Nigerian singer Bisola Aiyeola believes that new streaming services will provide a wider fan base, wider reach and more money for artists. “We are still catching on, tons and tons of people are just getting to join,” she says.

The country ‘s smartphone users are expected to go up from 53m to 144m by 2025, according to GSMA, the mobile phone industry trade body.

One of the pioneers of music-streaming in Nigeria is Boomplay, a Chinese-backed service which claims to have “the largest online African music catalogue in the world”, with 5m tracks. It launched in Nigeria four years ago and also has a strong presence in Kenya and Tanzania. Earlier this year, it secured $20m in investments from Maison Capital and Seas Capital, both based in China, to expand its customer base of more than 46m subscribers.

Telcos also want a piece of the musical action. After snapping up music-streaming business Simfy Africa last year, MTN, Nigeria’s largest telecoms operator and a subsidiary of the South African group, launched its own, called MusicTime. According to the company, it is a time-based music streaming service, which allows customers to purchase music time using airtime — 120 minutes of music a week for N45 (12 cents) or 300 minutes for N100 (27 cents) — at the press of a button. “There will always be the raw material here, the music that is ingrained in our culture, and people are willing to buy music if you make it easy,” says Iredumare Opeyemi, head of legal and music service partnerships at MTN group in Nigeria.

Bisola Aiyeola says streaming will connect her to a wider fan base

Some of these streaming services have already agreed licensing deals with major global music companies, such as Universal Music Group, that want to move into digital streaming in Africa.

African music became internationally popular in the 1970s when Nigeria’s Fela Kuti created Afrobeat — a jazzy, funky mix of Nigerian and American musical traditions which was deeply political and took aim at repressive governments.

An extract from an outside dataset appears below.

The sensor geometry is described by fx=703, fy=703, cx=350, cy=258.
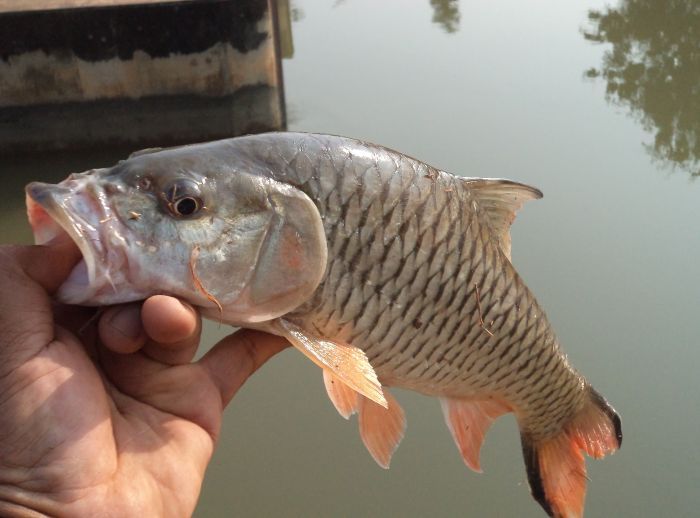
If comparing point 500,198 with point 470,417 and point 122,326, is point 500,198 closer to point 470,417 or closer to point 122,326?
point 470,417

African music is everything for the African. We use music for death, we use music for life. It is a way of life and life is musical

In contrast, today’s Afrobeats — a fusion genre from Nigeria and Britain with a Caribbean twist — focus on romance and living the good life. Both, however, have space on Nigerian streaming platforms. “When you have a population of 200m people, where everybody likes music, it automatically translates into a very high demand,” explains Idris Olorunnimbe, founder of The Temple, a music talent management company in Lagos.

One of his staff, David Nice, is about to release his first Afrobeats single. The 19-year-old wants his music on the streaming platforms “to help me get where I want to get”.

Femi Kuti, Fela’s musician son, has some words of advice for him. With these new apps music may “go far, everywhere” but music is “not about fame and fortune”, he explains, before a performance at the family’s nightclub and concert hall, “The New Afrika Shrine”. “African music is everything for the African — we use music for death, we use music for life, we use music for farming. It is a way of life — and life is musical,” Mr Kuti says.